▶ [Task requirements]
Pick out every line in the material below that contains the word "forearm" and copy each one.

(Extracted records)
———

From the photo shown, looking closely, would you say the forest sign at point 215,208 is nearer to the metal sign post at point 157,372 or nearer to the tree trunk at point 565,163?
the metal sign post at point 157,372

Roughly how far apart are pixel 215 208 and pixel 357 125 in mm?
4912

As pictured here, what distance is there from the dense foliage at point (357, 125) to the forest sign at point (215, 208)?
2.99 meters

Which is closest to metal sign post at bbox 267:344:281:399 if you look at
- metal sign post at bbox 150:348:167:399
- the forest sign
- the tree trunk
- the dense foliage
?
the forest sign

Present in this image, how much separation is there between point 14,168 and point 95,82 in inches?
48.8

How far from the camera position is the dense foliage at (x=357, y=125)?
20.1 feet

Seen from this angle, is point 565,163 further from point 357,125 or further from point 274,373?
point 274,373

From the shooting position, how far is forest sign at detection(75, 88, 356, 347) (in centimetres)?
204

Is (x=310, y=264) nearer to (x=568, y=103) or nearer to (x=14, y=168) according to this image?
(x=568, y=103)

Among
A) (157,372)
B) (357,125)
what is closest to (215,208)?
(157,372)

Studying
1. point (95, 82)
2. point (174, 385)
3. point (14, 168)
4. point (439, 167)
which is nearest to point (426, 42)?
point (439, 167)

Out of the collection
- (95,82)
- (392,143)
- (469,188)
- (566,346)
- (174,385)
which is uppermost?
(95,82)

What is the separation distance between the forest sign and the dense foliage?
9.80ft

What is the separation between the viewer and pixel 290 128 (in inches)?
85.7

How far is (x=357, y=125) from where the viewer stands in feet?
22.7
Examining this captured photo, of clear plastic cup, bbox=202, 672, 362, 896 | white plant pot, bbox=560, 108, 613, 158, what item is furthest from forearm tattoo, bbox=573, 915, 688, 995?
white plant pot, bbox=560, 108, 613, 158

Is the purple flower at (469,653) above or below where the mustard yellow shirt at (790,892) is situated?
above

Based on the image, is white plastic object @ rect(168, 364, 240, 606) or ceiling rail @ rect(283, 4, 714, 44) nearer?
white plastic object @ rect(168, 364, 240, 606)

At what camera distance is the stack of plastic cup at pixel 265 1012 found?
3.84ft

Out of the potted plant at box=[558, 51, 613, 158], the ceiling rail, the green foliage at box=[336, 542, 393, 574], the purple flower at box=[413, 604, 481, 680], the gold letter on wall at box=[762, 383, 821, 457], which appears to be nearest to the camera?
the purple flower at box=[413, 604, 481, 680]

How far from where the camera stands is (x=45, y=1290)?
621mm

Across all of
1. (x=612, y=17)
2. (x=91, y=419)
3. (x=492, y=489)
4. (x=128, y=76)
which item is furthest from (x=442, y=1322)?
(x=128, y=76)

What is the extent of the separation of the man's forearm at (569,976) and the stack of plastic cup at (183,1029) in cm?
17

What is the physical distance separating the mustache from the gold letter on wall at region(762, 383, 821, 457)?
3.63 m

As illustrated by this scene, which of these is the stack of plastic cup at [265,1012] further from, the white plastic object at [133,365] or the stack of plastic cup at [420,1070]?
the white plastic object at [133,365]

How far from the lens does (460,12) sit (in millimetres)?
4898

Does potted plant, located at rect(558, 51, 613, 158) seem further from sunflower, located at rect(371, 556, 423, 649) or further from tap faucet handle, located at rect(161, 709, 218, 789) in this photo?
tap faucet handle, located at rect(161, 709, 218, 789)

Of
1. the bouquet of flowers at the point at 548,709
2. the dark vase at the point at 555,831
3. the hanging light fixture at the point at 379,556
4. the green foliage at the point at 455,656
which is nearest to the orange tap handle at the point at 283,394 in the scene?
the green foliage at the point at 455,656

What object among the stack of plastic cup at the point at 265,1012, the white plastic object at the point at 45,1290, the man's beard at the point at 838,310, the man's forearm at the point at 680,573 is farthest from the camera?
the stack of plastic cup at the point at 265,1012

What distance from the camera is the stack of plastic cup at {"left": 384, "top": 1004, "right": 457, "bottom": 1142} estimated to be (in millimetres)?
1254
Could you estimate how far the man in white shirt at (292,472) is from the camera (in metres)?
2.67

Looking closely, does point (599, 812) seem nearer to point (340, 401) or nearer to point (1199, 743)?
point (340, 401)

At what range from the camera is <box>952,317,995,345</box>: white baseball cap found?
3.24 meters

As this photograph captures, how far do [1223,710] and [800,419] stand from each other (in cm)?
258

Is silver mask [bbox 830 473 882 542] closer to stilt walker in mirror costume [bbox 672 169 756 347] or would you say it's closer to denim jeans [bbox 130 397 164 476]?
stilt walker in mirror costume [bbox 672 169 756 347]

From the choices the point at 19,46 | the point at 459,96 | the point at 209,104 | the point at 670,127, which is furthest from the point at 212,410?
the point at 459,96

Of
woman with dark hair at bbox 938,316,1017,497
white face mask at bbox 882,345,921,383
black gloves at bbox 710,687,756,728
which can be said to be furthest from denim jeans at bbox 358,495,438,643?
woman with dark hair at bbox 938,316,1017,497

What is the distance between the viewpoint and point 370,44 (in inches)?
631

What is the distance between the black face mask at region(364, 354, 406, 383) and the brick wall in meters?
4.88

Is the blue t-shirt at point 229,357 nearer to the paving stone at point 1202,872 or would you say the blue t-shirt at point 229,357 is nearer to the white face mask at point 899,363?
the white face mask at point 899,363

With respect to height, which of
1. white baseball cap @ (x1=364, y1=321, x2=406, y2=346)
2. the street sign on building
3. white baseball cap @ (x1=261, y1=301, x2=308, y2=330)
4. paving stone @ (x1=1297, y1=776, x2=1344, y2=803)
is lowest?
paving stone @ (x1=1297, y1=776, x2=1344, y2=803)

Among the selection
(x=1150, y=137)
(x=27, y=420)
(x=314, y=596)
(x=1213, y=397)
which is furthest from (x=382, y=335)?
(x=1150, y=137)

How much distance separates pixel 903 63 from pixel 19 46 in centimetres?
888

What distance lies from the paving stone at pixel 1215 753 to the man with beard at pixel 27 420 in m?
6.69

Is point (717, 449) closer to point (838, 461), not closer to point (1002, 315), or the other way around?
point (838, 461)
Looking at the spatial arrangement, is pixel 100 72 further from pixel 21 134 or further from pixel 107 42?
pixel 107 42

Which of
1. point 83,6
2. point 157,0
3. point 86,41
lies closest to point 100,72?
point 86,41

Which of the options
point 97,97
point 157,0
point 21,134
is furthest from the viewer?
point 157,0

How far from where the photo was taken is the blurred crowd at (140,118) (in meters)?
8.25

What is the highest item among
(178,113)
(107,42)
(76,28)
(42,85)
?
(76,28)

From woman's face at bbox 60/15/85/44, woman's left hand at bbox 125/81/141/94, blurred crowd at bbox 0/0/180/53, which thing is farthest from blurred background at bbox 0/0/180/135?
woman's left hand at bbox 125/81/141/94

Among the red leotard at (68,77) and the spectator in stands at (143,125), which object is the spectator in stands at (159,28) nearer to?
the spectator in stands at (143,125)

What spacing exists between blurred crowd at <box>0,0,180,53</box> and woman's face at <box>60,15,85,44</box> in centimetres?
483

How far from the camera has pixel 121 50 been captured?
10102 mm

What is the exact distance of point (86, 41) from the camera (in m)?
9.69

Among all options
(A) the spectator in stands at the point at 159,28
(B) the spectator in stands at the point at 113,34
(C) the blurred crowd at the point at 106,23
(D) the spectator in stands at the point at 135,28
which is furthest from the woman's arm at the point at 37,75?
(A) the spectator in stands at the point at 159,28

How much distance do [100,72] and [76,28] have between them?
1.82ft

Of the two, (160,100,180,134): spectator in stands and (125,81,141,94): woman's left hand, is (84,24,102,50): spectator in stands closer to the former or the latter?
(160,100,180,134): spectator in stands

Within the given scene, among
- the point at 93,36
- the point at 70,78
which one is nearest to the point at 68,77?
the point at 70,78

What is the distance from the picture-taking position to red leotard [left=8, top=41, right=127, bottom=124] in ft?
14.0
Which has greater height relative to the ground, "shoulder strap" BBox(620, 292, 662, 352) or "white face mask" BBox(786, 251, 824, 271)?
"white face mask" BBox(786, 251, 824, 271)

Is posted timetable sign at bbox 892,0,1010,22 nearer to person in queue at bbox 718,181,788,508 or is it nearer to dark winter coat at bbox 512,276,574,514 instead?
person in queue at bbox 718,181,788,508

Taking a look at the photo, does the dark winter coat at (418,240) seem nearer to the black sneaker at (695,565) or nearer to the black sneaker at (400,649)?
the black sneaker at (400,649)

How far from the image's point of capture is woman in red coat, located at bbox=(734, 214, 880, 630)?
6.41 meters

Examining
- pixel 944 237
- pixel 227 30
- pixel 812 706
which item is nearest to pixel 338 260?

———

▶ [Task response]
Examining this captured photo, of clear plastic cup, bbox=202, 672, 362, 896 | white plant pot, bbox=560, 108, 613, 158, what item is furthest from forearm tattoo, bbox=573, 915, 688, 995?
What is the extent of the separation of the man's forearm at (569,976) and the stack of plastic cup at (183,1029) in cm?
What object among the stack of plastic cup at the point at 265,1012, the white plastic object at the point at 45,1290, the man's beard at the point at 838,310, the man's forearm at the point at 680,573 is farthest from the camera?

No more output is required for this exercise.